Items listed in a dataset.
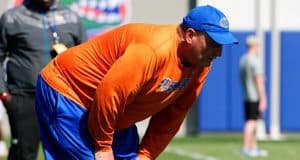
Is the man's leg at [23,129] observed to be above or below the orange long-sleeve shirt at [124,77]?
below

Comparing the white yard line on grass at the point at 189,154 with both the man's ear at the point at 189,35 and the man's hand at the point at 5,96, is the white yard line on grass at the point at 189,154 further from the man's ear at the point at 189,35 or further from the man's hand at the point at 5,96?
the man's ear at the point at 189,35

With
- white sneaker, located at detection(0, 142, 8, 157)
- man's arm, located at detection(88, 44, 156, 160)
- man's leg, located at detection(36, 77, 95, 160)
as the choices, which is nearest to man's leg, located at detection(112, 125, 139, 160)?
man's leg, located at detection(36, 77, 95, 160)

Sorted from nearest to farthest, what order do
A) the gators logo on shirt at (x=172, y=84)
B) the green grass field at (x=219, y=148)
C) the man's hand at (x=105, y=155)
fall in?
the gators logo on shirt at (x=172, y=84) → the man's hand at (x=105, y=155) → the green grass field at (x=219, y=148)

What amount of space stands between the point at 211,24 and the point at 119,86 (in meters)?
0.63

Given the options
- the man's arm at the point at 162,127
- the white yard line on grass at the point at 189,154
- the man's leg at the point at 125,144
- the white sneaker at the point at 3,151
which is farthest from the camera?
the white yard line on grass at the point at 189,154

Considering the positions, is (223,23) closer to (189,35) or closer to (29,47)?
(189,35)

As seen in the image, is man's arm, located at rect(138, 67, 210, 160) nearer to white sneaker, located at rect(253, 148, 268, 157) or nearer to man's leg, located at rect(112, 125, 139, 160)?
man's leg, located at rect(112, 125, 139, 160)

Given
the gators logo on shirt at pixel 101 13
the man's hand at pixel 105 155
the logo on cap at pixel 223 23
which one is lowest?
the gators logo on shirt at pixel 101 13

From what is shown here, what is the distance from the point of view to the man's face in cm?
610

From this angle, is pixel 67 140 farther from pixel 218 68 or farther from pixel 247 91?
pixel 218 68

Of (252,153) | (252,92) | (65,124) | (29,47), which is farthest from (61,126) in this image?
(252,92)

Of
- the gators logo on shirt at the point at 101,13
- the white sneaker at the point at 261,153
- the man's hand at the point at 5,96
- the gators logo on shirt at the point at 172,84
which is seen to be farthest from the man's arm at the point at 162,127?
the gators logo on shirt at the point at 101,13

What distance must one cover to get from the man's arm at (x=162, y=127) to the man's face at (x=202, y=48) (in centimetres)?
79

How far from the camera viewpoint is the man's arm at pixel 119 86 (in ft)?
19.7
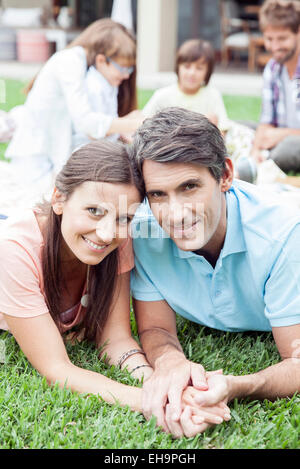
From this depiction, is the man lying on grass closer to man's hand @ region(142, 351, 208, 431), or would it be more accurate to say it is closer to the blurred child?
man's hand @ region(142, 351, 208, 431)

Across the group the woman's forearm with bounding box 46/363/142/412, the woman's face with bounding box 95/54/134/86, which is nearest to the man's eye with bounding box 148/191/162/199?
the woman's forearm with bounding box 46/363/142/412

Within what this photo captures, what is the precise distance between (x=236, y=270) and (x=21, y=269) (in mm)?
876

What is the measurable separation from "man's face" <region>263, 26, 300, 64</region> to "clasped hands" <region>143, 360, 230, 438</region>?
419 cm

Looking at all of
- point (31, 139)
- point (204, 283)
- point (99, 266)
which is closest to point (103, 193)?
point (99, 266)

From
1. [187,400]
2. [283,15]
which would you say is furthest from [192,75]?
[187,400]

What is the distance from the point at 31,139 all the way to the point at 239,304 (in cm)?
287

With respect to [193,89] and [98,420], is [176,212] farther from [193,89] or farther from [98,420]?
[193,89]

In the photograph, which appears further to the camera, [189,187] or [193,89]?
[193,89]

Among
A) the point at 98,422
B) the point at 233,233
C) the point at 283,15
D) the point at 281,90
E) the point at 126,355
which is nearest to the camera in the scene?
the point at 98,422

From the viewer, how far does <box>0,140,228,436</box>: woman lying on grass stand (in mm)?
2400

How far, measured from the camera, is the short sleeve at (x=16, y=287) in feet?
8.09

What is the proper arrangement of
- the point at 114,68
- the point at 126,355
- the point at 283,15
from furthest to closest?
the point at 283,15
the point at 114,68
the point at 126,355

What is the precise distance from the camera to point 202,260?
2.67 meters

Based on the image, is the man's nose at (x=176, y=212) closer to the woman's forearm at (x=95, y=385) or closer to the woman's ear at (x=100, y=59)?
the woman's forearm at (x=95, y=385)
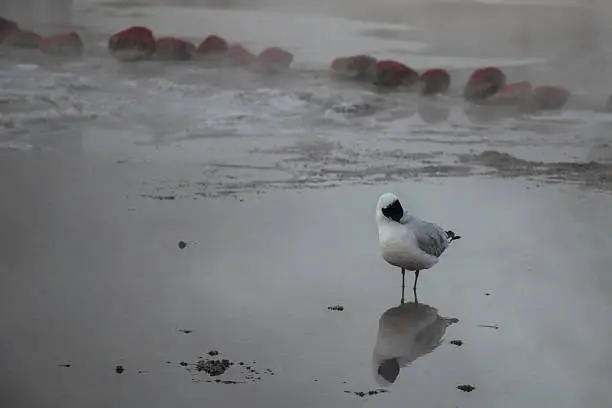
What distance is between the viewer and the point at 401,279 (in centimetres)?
306

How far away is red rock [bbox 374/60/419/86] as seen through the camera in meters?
3.22

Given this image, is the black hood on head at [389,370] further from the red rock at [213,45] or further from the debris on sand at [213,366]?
the red rock at [213,45]

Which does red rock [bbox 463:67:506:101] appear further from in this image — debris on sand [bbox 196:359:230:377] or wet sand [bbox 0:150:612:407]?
debris on sand [bbox 196:359:230:377]

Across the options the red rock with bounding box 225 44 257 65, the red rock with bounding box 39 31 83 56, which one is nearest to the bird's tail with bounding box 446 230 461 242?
the red rock with bounding box 225 44 257 65

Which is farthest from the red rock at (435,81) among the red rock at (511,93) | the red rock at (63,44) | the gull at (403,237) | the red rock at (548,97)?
the red rock at (63,44)

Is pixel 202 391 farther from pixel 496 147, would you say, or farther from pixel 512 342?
pixel 496 147

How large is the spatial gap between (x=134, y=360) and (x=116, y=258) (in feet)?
1.43

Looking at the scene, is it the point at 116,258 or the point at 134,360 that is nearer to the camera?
the point at 134,360

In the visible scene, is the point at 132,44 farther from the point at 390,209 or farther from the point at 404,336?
the point at 404,336

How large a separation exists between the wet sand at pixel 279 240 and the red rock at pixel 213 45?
58mm

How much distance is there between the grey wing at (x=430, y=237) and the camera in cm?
285

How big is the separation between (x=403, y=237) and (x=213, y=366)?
28.7 inches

AIM. Rewrite every line of the records above as a numbered list, leaving out blank lines and any pictures.

SOLUTION.
1. Is the man's leg at [23,129] observed to be above or below the orange long-sleeve shirt at [124,77]?
2. below
3. Comparing the white yard line on grass at the point at 189,154 with both the man's ear at the point at 189,35 and the man's hand at the point at 5,96, is the white yard line on grass at the point at 189,154 further from the man's ear at the point at 189,35 or further from the man's hand at the point at 5,96?
4. the man's ear at the point at 189,35
5. With
6. - white sneaker, located at detection(0, 142, 8, 157)
7. - man's arm, located at detection(88, 44, 156, 160)
8. - man's leg, located at detection(36, 77, 95, 160)
9. as the choices, which is nearest to man's leg, located at detection(112, 125, 139, 160)?
10. man's leg, located at detection(36, 77, 95, 160)
11. Sorted from nearest to farthest, what order do
12. A) the gators logo on shirt at (x=172, y=84)
13. B) the green grass field at (x=219, y=148)
14. C) the man's hand at (x=105, y=155)
15. fall in?
16. the gators logo on shirt at (x=172, y=84) → the man's hand at (x=105, y=155) → the green grass field at (x=219, y=148)
17. What amount of space stands between the point at 211,24 and the point at 119,86 (in meters)?
18. 0.63
19. Given the options
20. - the man's arm at the point at 162,127
21. - the white yard line on grass at the point at 189,154
22. - the man's leg at the point at 125,144
23. - the white sneaker at the point at 3,151
24. which is farthest from the camera?
25. the white yard line on grass at the point at 189,154
26. Considering the positions, is (223,23) closer to (189,35) or closer to (29,47)?
27. (189,35)
28. As seen in the image, is man's arm, located at rect(138, 67, 210, 160) nearer to white sneaker, located at rect(253, 148, 268, 157) or nearer to man's leg, located at rect(112, 125, 139, 160)?
29. man's leg, located at rect(112, 125, 139, 160)
30. Given
31. the gators logo on shirt at pixel 101 13
32. the man's hand at pixel 105 155
33. the logo on cap at pixel 223 23
34. which one is lowest?
35. the gators logo on shirt at pixel 101 13
36. From what is shown here, what is the distance from the point of view to the man's face in cm?
37. 610
38. From this angle, is pixel 67 140 farther from pixel 218 68 or farther from pixel 247 91?
39. pixel 218 68
40. Of (252,153) | (252,92) | (65,124) | (29,47), which is farthest from (61,126) in this image?
41. (252,92)
42. Of
43. - the gators logo on shirt at the point at 101,13
44. - the white sneaker at the point at 261,153
45. - the man's hand at the point at 5,96
46. - the gators logo on shirt at the point at 172,84
47. which is seen to be farthest from the man's arm at the point at 162,127?
48. the gators logo on shirt at the point at 101,13
49. What distance must one cover to get from the man's arm at (x=162, y=127) to the man's face at (x=202, y=48) (in centimetres)?
50. 79
51. How far from the camera viewpoint is the man's arm at pixel 119 86 (in ft)?
52. 19.7
53. From this depiction, is the man lying on grass closer to man's hand @ region(142, 351, 208, 431), or would it be more accurate to say it is closer to the blurred child?
54. man's hand @ region(142, 351, 208, 431)
55. Across the group the woman's forearm with bounding box 46/363/142/412, the woman's face with bounding box 95/54/134/86, which is nearest to the man's eye with bounding box 148/191/162/199?
56. the woman's forearm with bounding box 46/363/142/412
57. Within what this photo captures, what is the precise distance between (x=236, y=270) and (x=21, y=269) (in mm)?
58. 876
59. What is the measurable separation from "man's face" <region>263, 26, 300, 64</region> to "clasped hands" <region>143, 360, 230, 438</region>?
60. 419 cm
61. Looking at all of
62. - point (31, 139)
63. - point (204, 283)
64. - point (99, 266)
65. which is closest to point (103, 193)?
66. point (99, 266)
67. From
68. 1. [187,400]
69. 2. [283,15]
70. which would you say is furthest from [192,75]?
71. [187,400]
72. What is the distance from the point at 31,139 all the way to the point at 239,304 (in cm)?
73. 287
74. With respect to [193,89] and [98,420], is [176,212] farther from [193,89] or farther from [98,420]?
75. [193,89]
76. In the photograph, which appears further to the camera, [189,187] or [193,89]?
77. [193,89]
78. Among
79. A) the point at 98,422
80. B) the point at 233,233
81. C) the point at 283,15
82. D) the point at 281,90
83. E) the point at 126,355
84. which is nearest to the camera in the scene?
85. the point at 98,422
86. From the viewer, how far does <box>0,140,228,436</box>: woman lying on grass stand (in mm)?
87. 2400
88. How far, measured from the camera, is the short sleeve at (x=16, y=287) in feet?
89. 8.09
90. What is the proper arrangement of
91. - the point at 114,68
92. - the point at 126,355
93. - the point at 283,15
94. from furthest to closest?
95. the point at 283,15
96. the point at 114,68
97. the point at 126,355
98. What is the precise distance from the camera to point 202,260?
99. 2.67 meters
100. Based on the image, is the man's nose at (x=176, y=212) closer to the woman's forearm at (x=95, y=385) or closer to the woman's ear at (x=100, y=59)?
101. the woman's forearm at (x=95, y=385)
102. What distance is between the viewer and the point at 401,279 (in centimetres)?
103. 306
104. How far away is red rock [bbox 374/60/419/86] as seen through the camera in meters?
105. 3.22
106. Given this image, is the black hood on head at [389,370] further from the red rock at [213,45] or further from the debris on sand at [213,366]?
107. the red rock at [213,45]
108. Which does red rock [bbox 463:67:506:101] appear further from in this image — debris on sand [bbox 196:359:230:377] or wet sand [bbox 0:150:612:407]?
109. debris on sand [bbox 196:359:230:377]
110. Across the options the red rock with bounding box 225 44 257 65, the red rock with bounding box 39 31 83 56, which one is nearest to the bird's tail with bounding box 446 230 461 242?
111. the red rock with bounding box 225 44 257 65
112. Which is farthest from the red rock at (435,81) among the red rock at (511,93) | the red rock at (63,44) | the gull at (403,237) | the red rock at (548,97)?
113. the red rock at (63,44)
114. Is pixel 202 391 farther from pixel 496 147, would you say, or farther from pixel 512 342?
115. pixel 496 147
116. How large is the spatial gap between (x=134, y=360) and (x=116, y=258) (in feet)?
117. 1.43
118. Looking at the scene, is it the point at 116,258 or the point at 134,360 that is nearer to the camera?
119. the point at 134,360
120. In the visible scene, is the point at 132,44 farther from the point at 390,209 or farther from the point at 404,336?
121. the point at 404,336
122. How large a separation exists between the wet sand at pixel 279 240 and the red rock at pixel 213 45?
123. 58mm
124. How much distance is there between the grey wing at (x=430, y=237) and the camera in cm?
125. 285
126. How big is the separation between (x=403, y=237) and (x=213, y=366)?
127. 28.7 inches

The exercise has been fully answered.